Fırat Kalkanı operasyonu Türkiye’nin Suriye kaynaklı PKK ve IŞİD tehditlerini azaltmaya yardımcı olacaktır. Sınır ötesinde bayrak göstermek; tankla, topla, uçakla bölgeye ağırlık koymak hem Suriye sınırından gelen terörün alanını daraltacak hem de Türkiye’nin 2012’den beri destek verdiği grupların önünü açacaktır. Cumhurbaşkanı Erdoğan da ABD ziyareti öncesi askeri operasyonun felsefesinin bu çerçevede olduğunu ifade etti, kaygılar giderilinceye kadar devam edeceğini de ekledi.
Operasyonun çok önceden, mesela 2013 başından itibaren yapılmasının daha yüksek marjinal fayda sağlayacağını hep söylüyoruz.

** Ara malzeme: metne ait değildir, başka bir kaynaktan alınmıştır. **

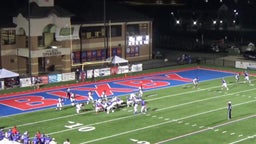 Del City football highlights Bixby High School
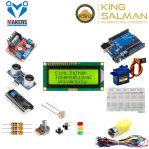 Embedded systm kit MECHATRONICS KSIU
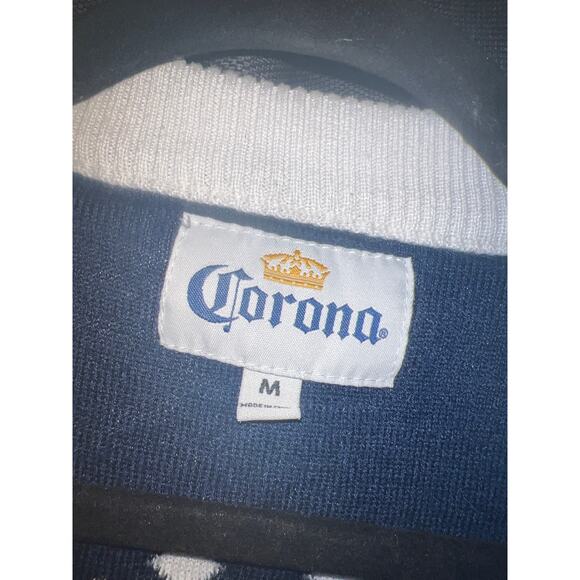 Ugly Christmas Sweater Xmas Size Medium Corona - Picture 2 of 3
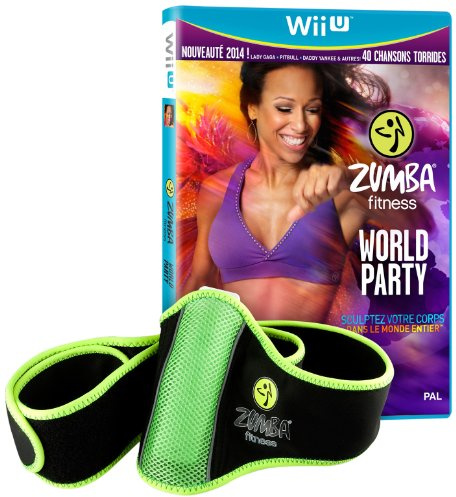 Zumba Fitness Zumba World Party Wii U France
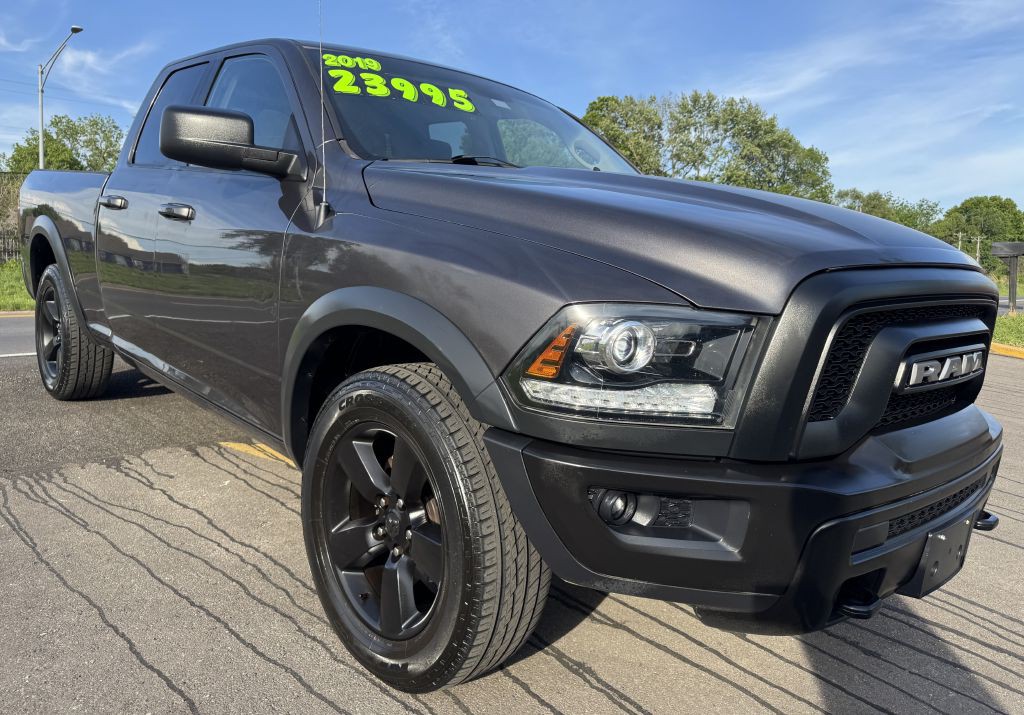 2019 RAM 1500 Image 5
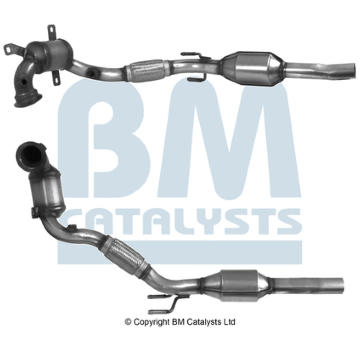 Katalyzátor BM CATALYSTS BM92469H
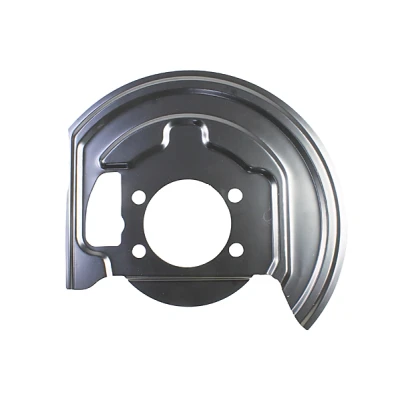 Abbildung von METZGER 6115377 Ankerblech Vorderachse links NISSAN: Qashqai / Qashqai+2 I, X Trail, Juke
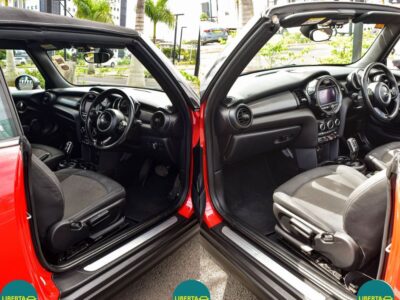 Mini Cooper Convertible Rental: Explore Mauritius in Style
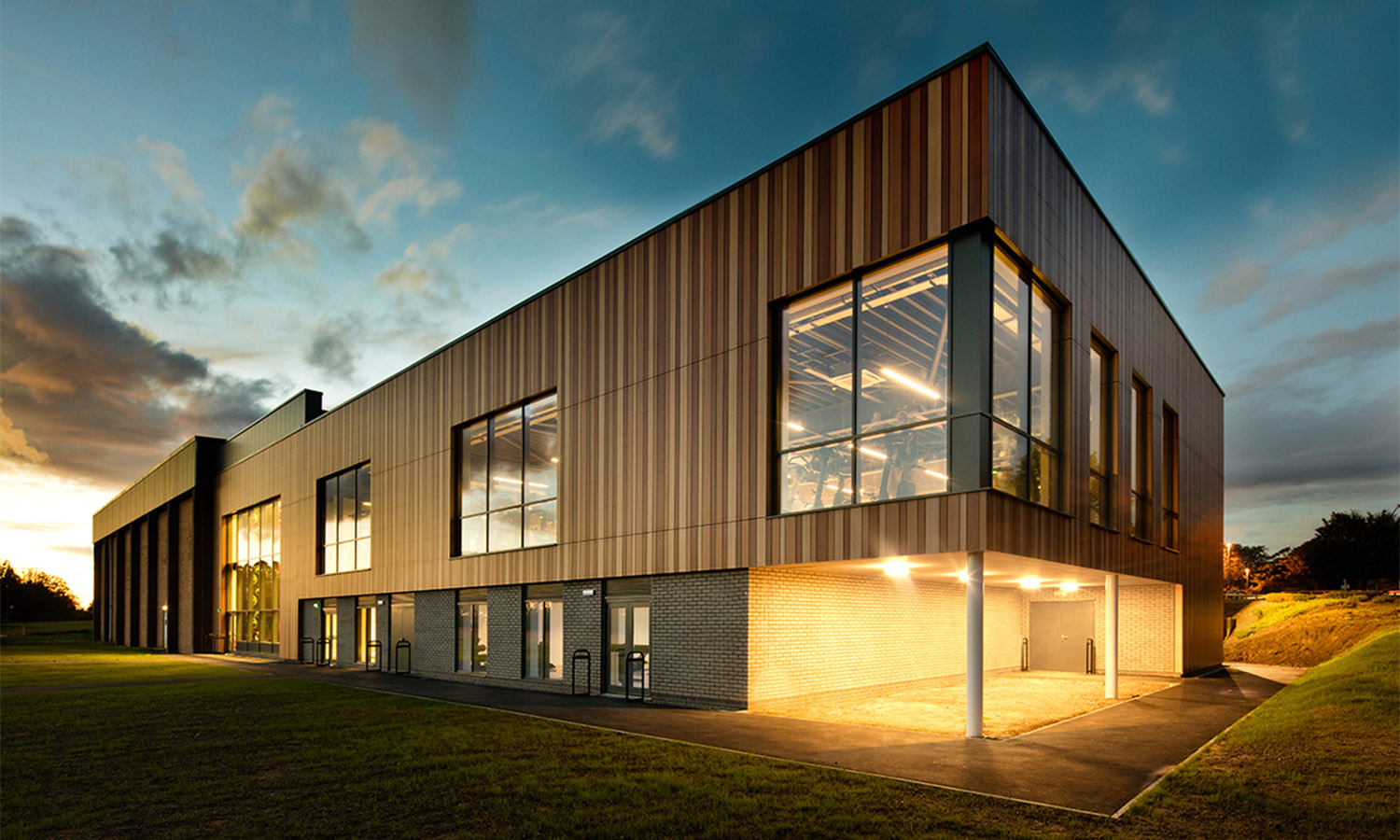 Fareham Leisure Centre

Rusya, İran, ABD ve PYD’nin sahaya iyice yayıldığı noktada oyuna katıldık; yani alan aldıktan satan sattıktan sonra…
Ancak geç kalınmış olmasına rağmen isabetli bir girişim olduğuna şüphe yok. İsabet sadece IŞİD ve PKK kaynaklı terörün baskılanmasında ve ayrıca Özgür Suriye Ordusu (ÖSO) üzerinden elimizin kolumuzun Suriye içlerine ulaşmasında değildir. Fırat Kalkanı’nın sağladığı en büyük fayda Türkiye’yi bir hamlede yeniden ittifak düzeninin etkin ve aktif bir parçası haline getirmiş olmasıdır. Tek hamleyle kendimizi ABD ve Avrupa ile ortak dili ve ortak çıkarları temsil eden bir pozisyonda bulduk. Ki, bu yeni pozisyon Türkiye’ye 15 Temmuz’un bile sağlayamadığı sempatiyi kazandırmıştır. Elbette durumun ideal düzeyde sempatik olduğunu söyleyemeyiz ama operasyon öncesine göre müttefiklerle ilişkimiz seviye kazandı ve açıkça görülüyor ki Batı başkentlerinde FETÖ’ye karşı tavır daha belirgin hale geldi.